High-intensity vs. low-intensity strength training fails to reduce OA knee pain
High-intensity strength training failed to significantly reduce knee pain, or knee joint compressive forces, at 18 months when compared to low-intensity regimens or attention control in patients with osteoarthritis, according to data.
“Both high- and low-intensity strength training significantly increase strength in an older osteoarthritic population,” Stephen P. Messier, PhD, of Wake Forest University, in Winston-Salem, North Carolina, told Healio Rheumatology. “However, the increase in muscle strength did not translate into significantly better thigh muscle volume. Hence, strength training in this population will increase strength but has little effect on thigh composition.”
In their findings published in JAMA, Messier and colleagues observed that a previous study in 2001 by Baker and colleagues had suggested that short-term, high-intensity strength training was safe and well-tolerated by older adults with knee OA. Noting that long-term improved strength could improve clinical outcomes, the researchers aimed to analyze whether high-intensity training in patients with OA reduced knee pain, as well as joint compressive forces, more than low intensity routines or attention control.
Messier and colleagues conducted an assessor-blinded, randomized clinical trial of 377 community-dwelling adults aged 50 years with radiographic knee OA, knee pain and a BMI ranging from 20 to 45. Enrollment was carried out at Wake Forest University between July 2012 and February 2016, with follow-up assessments completed by September 2017. Participants were randomly assigned to one of three routines, with 127 in the high-intensity strength training group, 126 in the low-intensity strength training group, and 124 in the attention control arm.
Participants in the strength training groups worked out three times weekly over a period of 18 months. Sessions included a 5-minute warm-up, training for 40 minutes, followed by a 15-minute cool-down. After the first four sessions, each participant was given a test to determine the maximum amount they were capable of lifting in a single repetition (1RM). This amount was used as their starting resistance. Exercises included leg curl, leg extension and leg press; seated calf; hip abduction and adduction; compound row; vertical chest; lower back; and abdomen.
The high-intensity group performed three sets of each exercise beginning at 75% 1RM, with eight repetitions per set for 2 weeks, before moving on to 80% 1RM with eight repetitions per set for weeks 3 and 4, then 85% 1RM with six repetitions per set for weeks 5 and 6, and then 90% 1RM with four repetitions per set for weeks 7 and 8. Week 9 was a taper week, with alternate exercises and establishing new 1RMs for each exercise. This 9-week block was then repeated using the new 1RM values. Meanwhile, the low-intensity group used the same 9-week block pattern, but with three sets of 15 repetitions at 30% to 40% 1RM for the same exercises.
Participants in the attention control group attended 60-minute, biweekly group workshops for 6 months, followed by monthly sessions for 18 months.
Primary outcomes included Western Ontario McMaster Universities Osteoarthritis Index (WOMAC) knee pain and knee joint compressive force — defined as the maximal tibiofemoral contact force exerted along the long axis of the tibia during walking — at 18-month follow-up.

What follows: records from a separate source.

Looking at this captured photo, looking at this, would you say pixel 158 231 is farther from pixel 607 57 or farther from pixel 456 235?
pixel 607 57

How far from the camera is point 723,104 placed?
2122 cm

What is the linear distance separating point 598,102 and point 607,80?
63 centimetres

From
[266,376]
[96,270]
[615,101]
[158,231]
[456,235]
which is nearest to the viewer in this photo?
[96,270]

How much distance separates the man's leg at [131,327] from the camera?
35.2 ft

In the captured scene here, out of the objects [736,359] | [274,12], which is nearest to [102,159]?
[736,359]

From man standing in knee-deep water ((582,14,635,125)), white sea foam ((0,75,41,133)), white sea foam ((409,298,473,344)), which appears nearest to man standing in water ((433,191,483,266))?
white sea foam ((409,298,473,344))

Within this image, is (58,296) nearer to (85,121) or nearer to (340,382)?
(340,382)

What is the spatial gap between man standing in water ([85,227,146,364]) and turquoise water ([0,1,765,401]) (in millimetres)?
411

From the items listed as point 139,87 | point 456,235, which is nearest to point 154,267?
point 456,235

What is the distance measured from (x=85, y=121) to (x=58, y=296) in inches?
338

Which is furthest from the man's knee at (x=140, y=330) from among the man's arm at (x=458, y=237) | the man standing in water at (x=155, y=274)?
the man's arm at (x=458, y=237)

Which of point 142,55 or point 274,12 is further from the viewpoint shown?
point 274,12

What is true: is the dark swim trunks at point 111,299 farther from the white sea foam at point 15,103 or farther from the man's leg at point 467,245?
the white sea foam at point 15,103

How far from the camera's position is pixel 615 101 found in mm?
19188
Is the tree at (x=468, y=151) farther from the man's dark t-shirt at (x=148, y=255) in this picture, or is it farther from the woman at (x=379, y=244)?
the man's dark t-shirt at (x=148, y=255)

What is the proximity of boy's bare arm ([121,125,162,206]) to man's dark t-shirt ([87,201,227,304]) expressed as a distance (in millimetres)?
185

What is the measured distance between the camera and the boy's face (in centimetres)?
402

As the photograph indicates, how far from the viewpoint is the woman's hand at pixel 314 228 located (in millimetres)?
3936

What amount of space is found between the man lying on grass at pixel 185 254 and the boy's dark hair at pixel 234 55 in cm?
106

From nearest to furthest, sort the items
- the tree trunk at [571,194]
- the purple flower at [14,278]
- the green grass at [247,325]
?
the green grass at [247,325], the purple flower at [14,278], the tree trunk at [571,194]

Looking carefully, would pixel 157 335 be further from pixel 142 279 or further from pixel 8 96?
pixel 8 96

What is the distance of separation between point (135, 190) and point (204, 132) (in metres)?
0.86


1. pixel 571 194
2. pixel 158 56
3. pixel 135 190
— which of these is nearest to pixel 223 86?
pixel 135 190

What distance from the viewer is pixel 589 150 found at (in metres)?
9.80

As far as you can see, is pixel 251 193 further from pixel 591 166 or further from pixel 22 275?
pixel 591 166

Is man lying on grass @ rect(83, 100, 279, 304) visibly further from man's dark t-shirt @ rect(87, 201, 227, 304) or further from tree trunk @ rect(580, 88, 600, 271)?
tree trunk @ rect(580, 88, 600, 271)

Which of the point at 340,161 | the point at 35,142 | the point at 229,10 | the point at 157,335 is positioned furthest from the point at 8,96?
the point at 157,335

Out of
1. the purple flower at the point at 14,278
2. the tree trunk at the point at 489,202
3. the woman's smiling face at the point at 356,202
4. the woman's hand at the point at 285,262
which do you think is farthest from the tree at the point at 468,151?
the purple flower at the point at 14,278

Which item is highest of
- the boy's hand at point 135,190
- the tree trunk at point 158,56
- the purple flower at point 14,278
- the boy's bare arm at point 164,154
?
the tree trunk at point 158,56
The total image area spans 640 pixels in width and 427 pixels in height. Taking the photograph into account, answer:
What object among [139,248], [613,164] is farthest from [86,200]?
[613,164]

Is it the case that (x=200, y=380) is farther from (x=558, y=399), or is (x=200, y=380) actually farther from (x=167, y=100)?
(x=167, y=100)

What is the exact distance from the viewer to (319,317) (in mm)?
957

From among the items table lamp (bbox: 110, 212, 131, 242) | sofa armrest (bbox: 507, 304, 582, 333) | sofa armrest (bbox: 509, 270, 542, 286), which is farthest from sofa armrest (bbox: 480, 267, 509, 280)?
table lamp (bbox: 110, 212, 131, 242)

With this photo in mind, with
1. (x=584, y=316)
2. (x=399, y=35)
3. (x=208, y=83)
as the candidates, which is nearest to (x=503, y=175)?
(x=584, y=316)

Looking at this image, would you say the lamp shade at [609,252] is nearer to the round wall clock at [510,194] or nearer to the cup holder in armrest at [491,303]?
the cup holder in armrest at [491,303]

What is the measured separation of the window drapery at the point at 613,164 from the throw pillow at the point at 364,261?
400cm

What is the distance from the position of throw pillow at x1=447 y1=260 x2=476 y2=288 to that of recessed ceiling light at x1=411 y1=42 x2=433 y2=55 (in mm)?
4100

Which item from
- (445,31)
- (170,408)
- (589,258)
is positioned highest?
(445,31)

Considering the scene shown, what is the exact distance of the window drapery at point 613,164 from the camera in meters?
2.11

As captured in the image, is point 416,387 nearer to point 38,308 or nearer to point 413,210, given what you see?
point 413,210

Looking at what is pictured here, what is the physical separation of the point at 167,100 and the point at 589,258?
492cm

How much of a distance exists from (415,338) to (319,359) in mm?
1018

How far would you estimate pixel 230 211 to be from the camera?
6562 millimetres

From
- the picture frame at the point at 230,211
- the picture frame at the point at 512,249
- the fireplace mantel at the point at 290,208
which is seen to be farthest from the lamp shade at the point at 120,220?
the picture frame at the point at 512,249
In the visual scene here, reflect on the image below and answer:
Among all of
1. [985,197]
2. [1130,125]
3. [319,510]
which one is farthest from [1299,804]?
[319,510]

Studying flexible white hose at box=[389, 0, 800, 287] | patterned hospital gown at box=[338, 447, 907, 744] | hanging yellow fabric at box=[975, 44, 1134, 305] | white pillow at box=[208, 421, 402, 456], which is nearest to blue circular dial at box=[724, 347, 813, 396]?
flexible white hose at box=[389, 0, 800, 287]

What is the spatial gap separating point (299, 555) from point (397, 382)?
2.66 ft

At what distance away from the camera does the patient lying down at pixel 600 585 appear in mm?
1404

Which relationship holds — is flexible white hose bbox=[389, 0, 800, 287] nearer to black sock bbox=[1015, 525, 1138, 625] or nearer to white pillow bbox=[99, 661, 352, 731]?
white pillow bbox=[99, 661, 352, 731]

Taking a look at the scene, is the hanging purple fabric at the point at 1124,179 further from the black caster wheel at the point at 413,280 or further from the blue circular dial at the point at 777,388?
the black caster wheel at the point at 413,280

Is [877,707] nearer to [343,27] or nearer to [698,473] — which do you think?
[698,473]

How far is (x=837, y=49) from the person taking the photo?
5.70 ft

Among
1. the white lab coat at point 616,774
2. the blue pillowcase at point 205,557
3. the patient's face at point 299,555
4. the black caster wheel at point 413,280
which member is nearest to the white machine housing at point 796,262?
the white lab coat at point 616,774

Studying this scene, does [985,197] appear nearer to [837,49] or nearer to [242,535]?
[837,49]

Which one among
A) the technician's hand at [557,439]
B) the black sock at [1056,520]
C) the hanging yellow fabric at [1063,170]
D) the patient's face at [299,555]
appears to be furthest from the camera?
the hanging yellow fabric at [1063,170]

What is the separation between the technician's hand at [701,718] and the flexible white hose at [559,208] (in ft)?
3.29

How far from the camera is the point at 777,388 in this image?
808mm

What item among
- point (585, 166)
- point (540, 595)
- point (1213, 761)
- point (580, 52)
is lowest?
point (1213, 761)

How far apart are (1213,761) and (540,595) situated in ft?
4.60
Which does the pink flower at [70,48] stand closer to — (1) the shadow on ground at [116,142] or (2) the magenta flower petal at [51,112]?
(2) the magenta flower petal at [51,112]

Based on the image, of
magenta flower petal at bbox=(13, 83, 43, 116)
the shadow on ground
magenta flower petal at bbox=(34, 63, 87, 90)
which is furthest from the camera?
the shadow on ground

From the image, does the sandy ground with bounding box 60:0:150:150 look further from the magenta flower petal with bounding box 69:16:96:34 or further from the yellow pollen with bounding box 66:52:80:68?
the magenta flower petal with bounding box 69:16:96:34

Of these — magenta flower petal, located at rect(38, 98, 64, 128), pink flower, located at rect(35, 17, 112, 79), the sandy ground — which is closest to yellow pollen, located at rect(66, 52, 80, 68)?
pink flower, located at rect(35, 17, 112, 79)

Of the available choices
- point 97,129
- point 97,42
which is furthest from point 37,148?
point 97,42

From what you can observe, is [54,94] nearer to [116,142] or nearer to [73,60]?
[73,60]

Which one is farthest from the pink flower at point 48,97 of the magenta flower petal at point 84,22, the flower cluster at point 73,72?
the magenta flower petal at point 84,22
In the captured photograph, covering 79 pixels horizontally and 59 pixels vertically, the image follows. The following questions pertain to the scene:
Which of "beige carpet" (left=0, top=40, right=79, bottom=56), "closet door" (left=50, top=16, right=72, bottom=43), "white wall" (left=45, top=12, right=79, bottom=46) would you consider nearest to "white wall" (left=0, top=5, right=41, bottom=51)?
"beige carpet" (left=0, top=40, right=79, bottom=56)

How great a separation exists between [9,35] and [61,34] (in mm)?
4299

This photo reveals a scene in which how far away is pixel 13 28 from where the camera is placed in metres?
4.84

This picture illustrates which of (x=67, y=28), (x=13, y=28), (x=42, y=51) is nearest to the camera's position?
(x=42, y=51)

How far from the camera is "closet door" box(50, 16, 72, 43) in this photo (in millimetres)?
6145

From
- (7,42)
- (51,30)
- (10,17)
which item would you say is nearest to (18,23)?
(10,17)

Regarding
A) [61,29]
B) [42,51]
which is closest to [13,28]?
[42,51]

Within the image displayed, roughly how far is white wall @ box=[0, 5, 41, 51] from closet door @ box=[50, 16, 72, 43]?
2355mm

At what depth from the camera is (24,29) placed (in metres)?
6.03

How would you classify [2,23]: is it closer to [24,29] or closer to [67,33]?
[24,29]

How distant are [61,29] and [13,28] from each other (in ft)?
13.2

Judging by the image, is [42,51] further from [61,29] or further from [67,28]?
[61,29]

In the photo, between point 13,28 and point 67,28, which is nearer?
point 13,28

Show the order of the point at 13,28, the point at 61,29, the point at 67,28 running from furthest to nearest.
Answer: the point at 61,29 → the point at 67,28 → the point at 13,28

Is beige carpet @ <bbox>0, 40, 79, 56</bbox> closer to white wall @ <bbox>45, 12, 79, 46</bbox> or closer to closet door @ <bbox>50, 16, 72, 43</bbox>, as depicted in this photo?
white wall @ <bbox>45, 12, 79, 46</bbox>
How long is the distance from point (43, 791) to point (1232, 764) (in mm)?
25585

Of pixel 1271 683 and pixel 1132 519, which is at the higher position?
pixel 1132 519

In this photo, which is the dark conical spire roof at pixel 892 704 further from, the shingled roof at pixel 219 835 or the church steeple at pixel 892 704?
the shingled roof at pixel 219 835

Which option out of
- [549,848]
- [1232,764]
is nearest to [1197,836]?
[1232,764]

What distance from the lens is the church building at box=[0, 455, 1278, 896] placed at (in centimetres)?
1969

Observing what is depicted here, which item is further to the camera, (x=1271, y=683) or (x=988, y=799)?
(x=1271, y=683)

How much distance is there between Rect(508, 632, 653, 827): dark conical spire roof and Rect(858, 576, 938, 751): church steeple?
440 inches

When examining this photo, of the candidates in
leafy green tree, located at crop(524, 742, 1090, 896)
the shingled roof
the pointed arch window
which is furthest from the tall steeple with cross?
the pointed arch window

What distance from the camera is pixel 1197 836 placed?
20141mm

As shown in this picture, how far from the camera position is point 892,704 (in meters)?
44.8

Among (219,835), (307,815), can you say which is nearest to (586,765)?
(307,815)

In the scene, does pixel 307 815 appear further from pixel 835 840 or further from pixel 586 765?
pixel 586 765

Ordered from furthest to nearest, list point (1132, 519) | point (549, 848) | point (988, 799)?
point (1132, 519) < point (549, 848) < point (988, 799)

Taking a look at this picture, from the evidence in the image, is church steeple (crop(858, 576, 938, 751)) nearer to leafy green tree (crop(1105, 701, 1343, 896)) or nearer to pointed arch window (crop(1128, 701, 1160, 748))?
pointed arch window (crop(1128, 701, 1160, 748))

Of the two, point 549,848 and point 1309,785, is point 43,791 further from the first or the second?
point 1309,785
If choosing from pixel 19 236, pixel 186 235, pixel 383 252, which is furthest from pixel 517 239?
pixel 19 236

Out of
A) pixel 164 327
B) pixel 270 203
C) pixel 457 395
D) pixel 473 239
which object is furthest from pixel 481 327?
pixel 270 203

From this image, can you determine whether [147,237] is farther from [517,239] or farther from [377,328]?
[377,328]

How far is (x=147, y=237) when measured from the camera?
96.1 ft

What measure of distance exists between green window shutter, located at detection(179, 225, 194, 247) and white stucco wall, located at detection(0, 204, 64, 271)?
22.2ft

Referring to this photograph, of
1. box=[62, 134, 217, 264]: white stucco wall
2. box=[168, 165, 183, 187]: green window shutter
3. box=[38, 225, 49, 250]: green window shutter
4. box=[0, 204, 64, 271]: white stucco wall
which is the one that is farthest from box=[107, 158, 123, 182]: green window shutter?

Analyses adjusted for sex, baseline BMI and baseline outcome values. A total of 320 participants completed the trial.
According to the researchers, mean adjusted WOMAC pain scores at 18 months were not statistically different between the high-intensity group, at 5.1, and the control group, at 4.9, (adjusted difference = 0.2; 95% CI, –0.6 to 1.1). Similarly, there was little difference between the high-intensity group and the low-intensity arm, which had a mean adjusted WOMAC score of 4.4 (adjusted difference = 0.7; 95% CI, –0.1 to 1.6).
There was also no statistically significant difference in mean knee joint compressive forces, with 2,453 N recorded for the high-intensity group and 2,512 N for the control group (adjusted difference = –58; 95% CI, –282 N to 165 N), and 2,475 N for the low intensity arm (adjusted difference compared with high intensity = –21; 95% CI, –235 N to 193 N).
There were 87 nonserious adverse events — including 53 in the high-intensity group, 30 in the low-intensity arm and 4 in the control — and 13 serious adverse events — five in the high-intensity group, 3 in the low-intensity group and five among the controls — unrelated to the study.
“Neither high- nor low-intensity strength training exacerbate joint space narrowing. Hence, strength training does not accelerate osteoarthritis progression,” Messier said. “Strength training has a modest, but consistent effect on pain reduction of about 30%. Some of this improvement could be attributed to attention, placebo response, and regression to the mean. An excellent healthy living education intervention can result in similar outcomes.”
“Overall, low-intensity strength training had better short term — 6 months — results than high intensity strength training, including less pain, better function and better mobility,” he added. “However, by 18 months these differences were absent. Should older adults with knee OA incorporate strength training into their exercise routine? Without any intervention, adults lose strength with aging, so yes, strength training would be excellent to include. However, high-intensity strength is not necessary since similar results are obtained with low-intensity strength training.”